Picture this: tender, roasted eggplant slices standing in for your usual doughy base, topped with gooey cheese and whatever your heart desires.
It’s like a little slice of happiness—wait, no, it’s a whole pie of happiness.
Steps
- Cut the large globe eggplant into ½ inch thick rounds. Generously sprinkle salt on each slice and let them sit for 20 minutes to release moisture. Wipe the slices dry with a paper towel.
- Preheat your oven to 400°F. Brush each eggplant slice with 2 tablespoons of olive oil and season with black pepper. Bake in the oven until the slices are soft and slightly golden brown, about 30 minutes.
- While the eggplant is baking, place sliced baby bella mushrooms on a separate sheet pan. Toss them with the remaining 2 tablespoons of olive oil, season with salt and pepper, and bake until they are golden brown, approximately 30 minutes.
- After removing the eggplant from the oven, spoon around 2 tablespoons of pizza sauce on each slice. Sprinkle a mix of mozzarella and parmesan cheese over the sauce, and add the roasted mushrooms on top.
- Return the eggplant rounds to the oven and bake until the cheese is melted, about 5 minutes. Garnish with crushed red pepper and fresh basil before serving immediately.
Ingredients
- 1 large globe eggplant, sliced into ½ inch rounds
- Salt and pepper, to taste
- 4 tablespoons olive oil
- 1 ¼ cups shredded mozzarella cheese
- ½ cup freshly grated parmesan cheese
- ¾ cup baby bella mushrooms, sliced
- ½ cup pizza sauce
- Crushed red pepper, for garnish
- Fresh basil, for garnish
Nutritional Values
Calories: 603kcal | Carbohydrates: 21g | Protein: 30g | Fat: 46g | Saturated Fat: 15g | Polyunsaturated Fat: 4g | Monounsaturated Fat: 26g | Cholesterol: 62mg | Sodium: 1173mg | Potassium: 930mg | Fiber: 8g | Sugar: 12g | Vitamin A: 900IU | Vitamin C: 9mg | Calcium: 884mg | Iron: 2mg
FAQ
- How should eggplant pizzas be served?
- Eggplant pizzas are versatile and can be served as a delicious dinner with your favorite sides or as a delightful lunch. They also make for a wonderful appetizer when paired with a fresh salad.
- Can eggplant pizzas be prepared in advance?
- Yes, you can make eggplant pizzas ahead of time. Once prepared, they will keep well in the refrigerator for a couple of days. To reheat, place them on a baking sheet and warm in the oven at 400°F for about 3 to 5 minutes.
- Is it necessary to peel the eggplant for this recipe?

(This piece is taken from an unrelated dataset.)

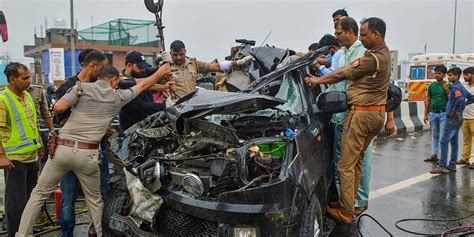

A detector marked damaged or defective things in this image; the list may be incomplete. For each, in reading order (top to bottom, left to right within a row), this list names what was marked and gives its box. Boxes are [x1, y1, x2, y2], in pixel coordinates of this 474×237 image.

severely damaged car [104, 43, 348, 237]
crumpled hood [167, 89, 286, 133]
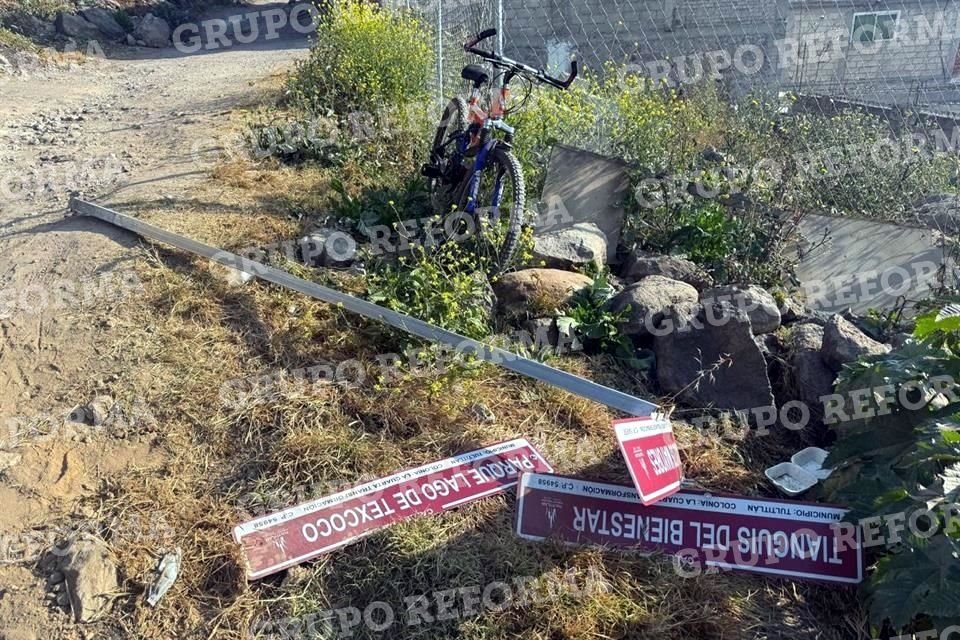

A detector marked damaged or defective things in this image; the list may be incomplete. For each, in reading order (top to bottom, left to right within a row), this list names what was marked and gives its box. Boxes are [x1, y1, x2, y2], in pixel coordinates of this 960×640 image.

- Peeling the eggplant is not necessary. Keeping the skin on helps maintain the structure of the pizza bites, preventing them from falling apart. Additionally, the skin is rich in vitamins and nutrients.
- What are some tips for ensuring the eggplant doesn’t become soggy?

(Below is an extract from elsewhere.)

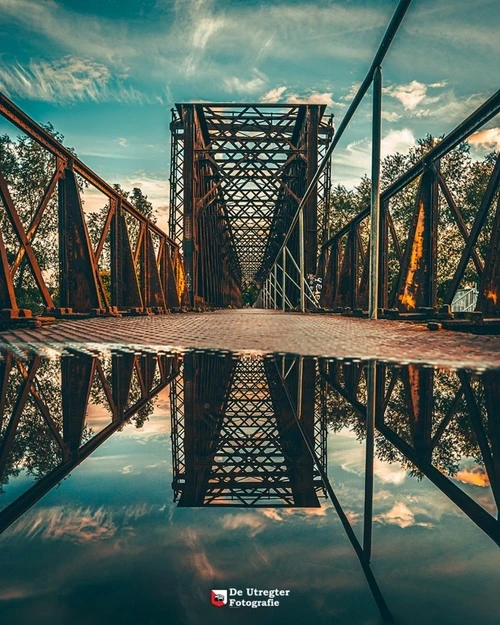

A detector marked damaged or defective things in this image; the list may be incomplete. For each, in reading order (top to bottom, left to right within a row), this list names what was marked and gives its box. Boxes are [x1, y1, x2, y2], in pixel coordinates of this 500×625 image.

orange rust stain [400, 199, 424, 310]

- To prevent sogginess, it’s important not to skip the step of salting the eggplant slices. This process, known as “sweating,” draws out excess moisture, which helps the eggplant remain firm during roasting.
- Can I customize the toppings on my eggplant pizza?
- Absolutely! Feel free to personalize your eggplant pizza by adding your favorite toppings. Options like diced bell peppers, pineapple, shredded chicken, or even ground beef can be great additions to suit your taste.
Tips
- Choose the largest eggplant available to make slicing into rounds easier, which enhances the presentation and makes handling simpler.
- Ensure to salt the eggplant slices before baking. This step helps draw out excess moisture, preventing the slices from becoming soggy during roasting.
- Avoid overloading the eggplant slices with toppings. Since the base is a thinly sliced vegetable, too many toppings can cause it to break apart.
- Customize the recipe to your liking by experimenting with different toppings, such as diced bell peppers, pineapple, or even cooked chicken or ground beef.
Equipment
- Baking Sheet – For baking the eggplant rounds and mushrooms.
- Pastry Brush – To brush olive oil on the eggplant slices.
- Chef’s Knife – For slicing the eggplant and mushrooms.
- Cutting Board – To safely cut the eggplant and other ingredients.
- Paper Towels – For wiping off excess moisture from the eggplant slices.